(Scene question entries)
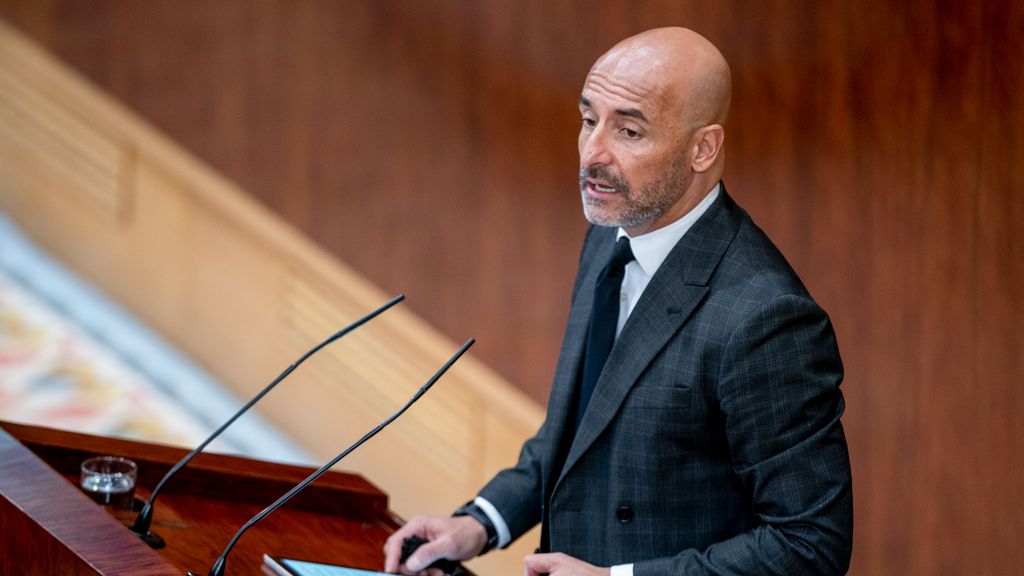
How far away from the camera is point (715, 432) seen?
1.98m

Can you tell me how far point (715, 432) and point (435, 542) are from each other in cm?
45

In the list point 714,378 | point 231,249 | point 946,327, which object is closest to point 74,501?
point 714,378

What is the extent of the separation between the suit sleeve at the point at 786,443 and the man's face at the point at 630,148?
217mm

Goal = Rewrite the entries starting at the line containing "In the list" and ending at the last entry, swapping "separation" for "distance" and leaving everything else unchanged.

The answer =
In the list point 714,378 | point 231,249 | point 946,327, which object is closest to point 74,501?
point 714,378

What is the extent of the distance between the suit sleeve at the point at 786,443 and the man's face at the point at 630,148?
217mm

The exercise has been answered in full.